Суть задания:
Воспроизведи целиком и без изменений приведённый далее текст о картине «Завтрак на траве».

Приведённый фрагмент:
══════
Шева : Завтрак на траве (эссе, что-ли)

11:40  14-01-2021
Свой «Завтрак на траве» Клод Моне писал два года: тысяча восемьсот шестьдесят пятый и шестьдесят шестой.
Картина предельно благопристойна: все мужчины цивильно одеты, кое-кто даже не снимал шляпу, лишь один на переднем плане справа позволил себе улечься на траву в жилетке. Женщины большей частью ходят парами, только две присели вокруг импровизированного стола, широко раскинув кружева светлых, но закрытых нарядов.
На компанию из одиннадцати человек, не считая притаившегося за стволом могучего платана художника, всего две бутылки вина.
Большинство фигур лишено чётких очертаний. Солнечные пятна и блики на одежде и белой скатерти условного стола подчёркивают, что пикник происходит в жаркий, солнечный летний день.
В отличие от канонов тех лет Моне следует своему собственному видению картины, не выстраивая её композицию подобно театральной мизансцене.
Хотя женских персонажей пять, моделью для них служила одна единственная женщина, - Камилла Донсье. Конечно же, любовница Клода.
Как видим, идея оптимизации затрат и расходов на проект уже процветала, да и оправдывала себя уже и в то время.
С написанием этой картины возникла интрига.
Дело в том, что тремя года раньше, в тысяча восемьсот шестьдесят третьем, картину с таким же названием - «Завтрак на траве», написал Эдуард Мане.
Картины отличались разительно.
У Эдуарда Мане на лужайке в лесу только две молодые пары. На переднем плане двое мужчин шалопайско-мажористого вида, устроившиеся полулёжа - полусидя, и полностью обнажённая мадам.
══════
Выдержка данных:

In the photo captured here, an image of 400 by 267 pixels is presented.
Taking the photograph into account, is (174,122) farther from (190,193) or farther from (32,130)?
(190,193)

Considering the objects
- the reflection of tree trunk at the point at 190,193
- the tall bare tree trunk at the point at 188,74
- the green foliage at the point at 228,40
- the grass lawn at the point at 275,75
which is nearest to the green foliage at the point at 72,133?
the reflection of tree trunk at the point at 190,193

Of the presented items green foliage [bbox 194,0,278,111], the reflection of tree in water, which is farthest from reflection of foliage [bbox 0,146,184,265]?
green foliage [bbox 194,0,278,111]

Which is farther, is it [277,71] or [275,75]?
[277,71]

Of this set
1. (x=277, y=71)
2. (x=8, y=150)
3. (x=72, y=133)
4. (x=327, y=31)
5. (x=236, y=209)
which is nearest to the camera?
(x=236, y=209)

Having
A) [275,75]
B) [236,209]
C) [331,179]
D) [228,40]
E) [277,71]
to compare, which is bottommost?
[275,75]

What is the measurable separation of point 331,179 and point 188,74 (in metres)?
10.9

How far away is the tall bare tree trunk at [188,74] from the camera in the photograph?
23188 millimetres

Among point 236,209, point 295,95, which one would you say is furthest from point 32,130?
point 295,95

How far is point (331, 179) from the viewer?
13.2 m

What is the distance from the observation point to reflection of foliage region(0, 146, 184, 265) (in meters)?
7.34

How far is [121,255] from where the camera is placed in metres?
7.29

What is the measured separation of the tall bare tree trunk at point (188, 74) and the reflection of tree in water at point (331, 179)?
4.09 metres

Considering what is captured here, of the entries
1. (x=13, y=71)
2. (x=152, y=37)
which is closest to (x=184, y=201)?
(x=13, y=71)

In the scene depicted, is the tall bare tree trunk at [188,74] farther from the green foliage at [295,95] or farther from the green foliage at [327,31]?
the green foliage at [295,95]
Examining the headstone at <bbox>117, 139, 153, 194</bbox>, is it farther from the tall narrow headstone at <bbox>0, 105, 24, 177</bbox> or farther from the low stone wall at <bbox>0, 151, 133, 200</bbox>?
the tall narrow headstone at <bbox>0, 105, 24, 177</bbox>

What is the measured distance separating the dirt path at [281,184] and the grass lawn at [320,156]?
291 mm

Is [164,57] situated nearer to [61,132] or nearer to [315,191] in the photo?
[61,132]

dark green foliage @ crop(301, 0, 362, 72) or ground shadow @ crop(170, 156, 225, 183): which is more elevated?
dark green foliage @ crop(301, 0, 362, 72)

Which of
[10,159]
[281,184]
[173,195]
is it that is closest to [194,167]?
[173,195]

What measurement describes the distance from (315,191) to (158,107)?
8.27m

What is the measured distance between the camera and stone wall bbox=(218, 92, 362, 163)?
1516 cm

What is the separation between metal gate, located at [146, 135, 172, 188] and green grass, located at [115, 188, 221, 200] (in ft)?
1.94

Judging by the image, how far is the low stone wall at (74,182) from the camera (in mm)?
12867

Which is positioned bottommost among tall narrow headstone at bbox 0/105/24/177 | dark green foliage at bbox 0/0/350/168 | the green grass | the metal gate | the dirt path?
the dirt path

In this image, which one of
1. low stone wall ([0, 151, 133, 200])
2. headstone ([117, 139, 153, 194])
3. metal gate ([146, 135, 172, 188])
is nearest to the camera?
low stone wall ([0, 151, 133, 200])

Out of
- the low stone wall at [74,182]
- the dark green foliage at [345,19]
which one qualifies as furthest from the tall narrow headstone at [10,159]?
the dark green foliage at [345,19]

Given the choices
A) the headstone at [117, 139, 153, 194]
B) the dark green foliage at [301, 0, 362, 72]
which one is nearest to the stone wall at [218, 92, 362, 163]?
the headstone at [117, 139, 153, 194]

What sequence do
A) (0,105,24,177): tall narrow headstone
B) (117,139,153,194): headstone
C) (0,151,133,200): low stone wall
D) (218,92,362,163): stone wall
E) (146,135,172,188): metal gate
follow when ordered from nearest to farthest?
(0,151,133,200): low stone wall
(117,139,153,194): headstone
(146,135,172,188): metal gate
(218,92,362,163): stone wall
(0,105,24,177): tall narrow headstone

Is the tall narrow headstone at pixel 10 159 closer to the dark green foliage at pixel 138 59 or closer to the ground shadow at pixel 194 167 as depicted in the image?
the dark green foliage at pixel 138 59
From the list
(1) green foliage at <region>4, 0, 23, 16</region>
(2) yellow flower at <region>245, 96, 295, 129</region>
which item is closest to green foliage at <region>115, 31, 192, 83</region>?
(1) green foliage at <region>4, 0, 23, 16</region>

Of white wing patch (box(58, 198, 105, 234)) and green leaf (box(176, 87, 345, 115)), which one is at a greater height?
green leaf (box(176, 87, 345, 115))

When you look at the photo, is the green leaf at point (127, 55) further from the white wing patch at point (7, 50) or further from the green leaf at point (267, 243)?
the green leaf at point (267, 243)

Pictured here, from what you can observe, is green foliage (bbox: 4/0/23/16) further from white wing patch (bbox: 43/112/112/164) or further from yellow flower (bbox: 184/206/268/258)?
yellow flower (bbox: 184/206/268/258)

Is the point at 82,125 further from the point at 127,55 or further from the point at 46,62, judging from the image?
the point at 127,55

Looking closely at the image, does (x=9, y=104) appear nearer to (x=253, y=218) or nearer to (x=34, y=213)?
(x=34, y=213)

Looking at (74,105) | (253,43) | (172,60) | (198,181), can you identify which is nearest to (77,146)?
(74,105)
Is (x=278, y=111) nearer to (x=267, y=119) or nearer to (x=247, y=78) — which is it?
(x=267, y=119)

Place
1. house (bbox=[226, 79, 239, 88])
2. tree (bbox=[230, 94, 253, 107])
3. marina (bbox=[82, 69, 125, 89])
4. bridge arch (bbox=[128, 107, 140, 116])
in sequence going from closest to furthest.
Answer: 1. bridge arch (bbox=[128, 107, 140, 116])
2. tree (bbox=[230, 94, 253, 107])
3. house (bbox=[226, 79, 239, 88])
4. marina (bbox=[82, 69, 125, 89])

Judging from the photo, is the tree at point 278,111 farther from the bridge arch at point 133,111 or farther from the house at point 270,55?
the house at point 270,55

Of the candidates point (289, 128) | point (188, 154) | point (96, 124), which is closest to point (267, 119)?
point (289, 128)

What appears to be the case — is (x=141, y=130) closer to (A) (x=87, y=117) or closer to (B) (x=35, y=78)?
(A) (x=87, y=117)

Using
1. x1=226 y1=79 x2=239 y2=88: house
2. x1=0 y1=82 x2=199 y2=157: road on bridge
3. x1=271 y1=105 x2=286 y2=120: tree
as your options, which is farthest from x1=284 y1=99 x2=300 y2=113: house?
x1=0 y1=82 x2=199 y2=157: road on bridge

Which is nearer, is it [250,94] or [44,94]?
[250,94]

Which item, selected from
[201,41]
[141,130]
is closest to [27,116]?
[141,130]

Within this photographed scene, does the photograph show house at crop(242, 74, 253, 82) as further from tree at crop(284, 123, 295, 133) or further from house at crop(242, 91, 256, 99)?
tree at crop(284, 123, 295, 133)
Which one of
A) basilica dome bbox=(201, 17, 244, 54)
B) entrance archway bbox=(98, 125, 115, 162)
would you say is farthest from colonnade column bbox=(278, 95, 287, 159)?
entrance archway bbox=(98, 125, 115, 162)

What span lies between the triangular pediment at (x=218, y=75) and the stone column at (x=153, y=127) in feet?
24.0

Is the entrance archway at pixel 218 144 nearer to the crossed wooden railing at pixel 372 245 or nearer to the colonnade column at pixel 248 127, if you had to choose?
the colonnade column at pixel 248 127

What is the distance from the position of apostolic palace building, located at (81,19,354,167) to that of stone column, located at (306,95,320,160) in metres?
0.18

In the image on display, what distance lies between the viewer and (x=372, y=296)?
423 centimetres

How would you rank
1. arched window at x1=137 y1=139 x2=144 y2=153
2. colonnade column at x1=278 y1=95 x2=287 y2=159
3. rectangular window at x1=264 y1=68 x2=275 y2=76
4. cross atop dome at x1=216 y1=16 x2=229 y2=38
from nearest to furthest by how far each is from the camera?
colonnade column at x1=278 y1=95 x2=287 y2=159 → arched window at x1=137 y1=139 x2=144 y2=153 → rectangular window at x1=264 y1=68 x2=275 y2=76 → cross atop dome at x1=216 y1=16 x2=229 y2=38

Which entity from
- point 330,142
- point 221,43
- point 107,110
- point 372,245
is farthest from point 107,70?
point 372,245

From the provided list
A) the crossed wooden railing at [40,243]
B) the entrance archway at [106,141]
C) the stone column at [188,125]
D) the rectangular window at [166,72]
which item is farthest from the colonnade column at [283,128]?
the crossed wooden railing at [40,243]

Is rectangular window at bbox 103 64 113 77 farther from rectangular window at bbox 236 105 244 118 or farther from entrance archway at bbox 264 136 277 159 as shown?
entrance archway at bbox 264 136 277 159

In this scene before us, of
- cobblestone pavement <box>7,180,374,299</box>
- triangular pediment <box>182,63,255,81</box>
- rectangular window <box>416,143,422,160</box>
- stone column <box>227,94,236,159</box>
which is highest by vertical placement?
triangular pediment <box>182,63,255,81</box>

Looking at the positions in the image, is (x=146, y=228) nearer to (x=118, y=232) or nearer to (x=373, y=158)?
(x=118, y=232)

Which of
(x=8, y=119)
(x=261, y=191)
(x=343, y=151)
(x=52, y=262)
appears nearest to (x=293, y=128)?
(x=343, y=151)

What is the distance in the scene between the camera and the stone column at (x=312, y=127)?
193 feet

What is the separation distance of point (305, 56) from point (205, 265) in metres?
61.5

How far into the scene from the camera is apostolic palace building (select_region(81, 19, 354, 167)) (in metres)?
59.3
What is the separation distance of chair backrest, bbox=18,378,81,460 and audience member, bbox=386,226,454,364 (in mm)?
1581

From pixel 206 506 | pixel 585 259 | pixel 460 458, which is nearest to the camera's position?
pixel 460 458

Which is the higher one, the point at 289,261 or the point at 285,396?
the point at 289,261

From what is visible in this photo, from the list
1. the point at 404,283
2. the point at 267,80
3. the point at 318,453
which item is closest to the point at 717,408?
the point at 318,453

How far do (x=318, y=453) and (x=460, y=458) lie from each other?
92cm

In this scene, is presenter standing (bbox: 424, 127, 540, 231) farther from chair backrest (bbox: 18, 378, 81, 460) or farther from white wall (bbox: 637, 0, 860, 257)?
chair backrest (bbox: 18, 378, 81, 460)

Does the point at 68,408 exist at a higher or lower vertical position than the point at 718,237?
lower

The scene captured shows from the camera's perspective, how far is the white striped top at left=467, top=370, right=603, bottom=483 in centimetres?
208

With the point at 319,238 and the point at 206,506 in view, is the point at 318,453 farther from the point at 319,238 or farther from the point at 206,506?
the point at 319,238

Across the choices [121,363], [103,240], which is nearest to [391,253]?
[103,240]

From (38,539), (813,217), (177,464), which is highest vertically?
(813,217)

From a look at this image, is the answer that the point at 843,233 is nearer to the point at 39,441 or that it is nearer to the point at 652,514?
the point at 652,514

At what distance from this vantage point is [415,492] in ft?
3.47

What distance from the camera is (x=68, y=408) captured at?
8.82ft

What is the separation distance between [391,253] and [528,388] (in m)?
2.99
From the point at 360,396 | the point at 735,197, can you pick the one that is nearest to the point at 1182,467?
══════
Полный ответ:
Шева : Завтрак на траве (эссе, что-ли)

11:40  14-01-2021
Свой «Завтрак на траве» Клод Моне писал два года: тысяча восемьсот шестьдесят пятый и шестьдесят шестой.
Картина предельно благопристойна: все мужчины цивильно одеты, кое-кто даже не снимал шляпу, лишь один на переднем плане справа позволил себе улечься на траву в жилетке. Женщины большей частью ходят парами, только две присели вокруг импровизированного стола, широко раскинув кружева светлых, но закрытых нарядов.
На компанию из одиннадцати человек, не считая притаившегося за стволом могучего платана художника, всего две бутылки вина.
Большинство фигур лишено чётких очертаний. Солнечные пятна и блики на одежде и белой скатерти условного стола подчёркивают, что пикник происходит в жаркий, солнечный летний день.
В отличие от канонов тех лет Моне следует своему собственному видению картины, не выстраивая её композицию подобно театральной мизансцене.
Хотя женских персонажей пять, моделью для них служила одна единственная женщина, - Камилла Донсье. Конечно же, любовница Клода.
Как видим, идея оптимизации затрат и расходов на проект уже процветала, да и оправдывала себя уже и в то время.
С написанием этой картины возникла интрига.
Дело в том, что тремя года раньше, в тысяча восемьсот шестьдесят третьем, картину с таким же названием - «Завтрак на траве», написал Эдуард Мане.
Картины отличались разительно.
У Эдуарда Мане на лужайке в лесу только две молодые пары. На переднем плане двое мужчин шалопайско-мажористого вида, устроившиеся полулёжа - полусидя, и полностью обнажённая мадам.